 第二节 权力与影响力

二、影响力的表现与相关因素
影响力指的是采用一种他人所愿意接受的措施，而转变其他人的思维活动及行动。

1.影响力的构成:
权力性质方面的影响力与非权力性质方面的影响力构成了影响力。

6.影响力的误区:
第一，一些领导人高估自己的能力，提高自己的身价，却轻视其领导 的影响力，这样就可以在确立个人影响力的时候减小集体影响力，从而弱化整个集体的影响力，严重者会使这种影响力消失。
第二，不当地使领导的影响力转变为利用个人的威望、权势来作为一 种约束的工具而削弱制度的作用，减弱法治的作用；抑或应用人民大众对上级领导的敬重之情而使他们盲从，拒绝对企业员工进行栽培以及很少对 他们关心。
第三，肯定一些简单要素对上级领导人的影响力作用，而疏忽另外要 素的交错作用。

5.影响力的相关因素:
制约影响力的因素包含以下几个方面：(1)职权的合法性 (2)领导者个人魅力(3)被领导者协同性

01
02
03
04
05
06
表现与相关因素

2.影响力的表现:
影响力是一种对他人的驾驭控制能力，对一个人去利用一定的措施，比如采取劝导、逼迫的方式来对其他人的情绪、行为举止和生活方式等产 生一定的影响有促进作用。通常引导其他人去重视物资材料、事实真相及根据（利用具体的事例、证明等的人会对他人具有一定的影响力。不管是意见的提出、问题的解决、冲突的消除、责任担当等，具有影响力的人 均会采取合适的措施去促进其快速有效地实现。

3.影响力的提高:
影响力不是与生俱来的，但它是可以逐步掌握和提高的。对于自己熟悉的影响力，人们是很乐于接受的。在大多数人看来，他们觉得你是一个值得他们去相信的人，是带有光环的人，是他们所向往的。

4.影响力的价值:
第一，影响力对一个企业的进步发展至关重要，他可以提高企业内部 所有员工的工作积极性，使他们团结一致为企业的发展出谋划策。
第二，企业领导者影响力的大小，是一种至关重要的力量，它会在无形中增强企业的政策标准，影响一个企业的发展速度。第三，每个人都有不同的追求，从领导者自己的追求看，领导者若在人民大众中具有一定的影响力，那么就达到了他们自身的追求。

# # # #

• What the exercise asks:
Send back, unchanged, every line of the records from the one with "第一，影响力对一个企业的进步" through the last.

• Solution to the exercise:
第一，影响力对一个企业的进步发展至关重要，他可以提高企业内部 所有员工的工作积极性，使他们团结一致为企业的发展出谋划策。
第二，企业领导者影响力的大小，是一种至关重要的力量，它会在无形中增强企业的政策标准，影响一个企业的发展速度。第三，每个人都有不同的追求，从领导者自己的追求看，领导者若在人民大众中具有一定的影响力，那么就达到了他们自身的追求。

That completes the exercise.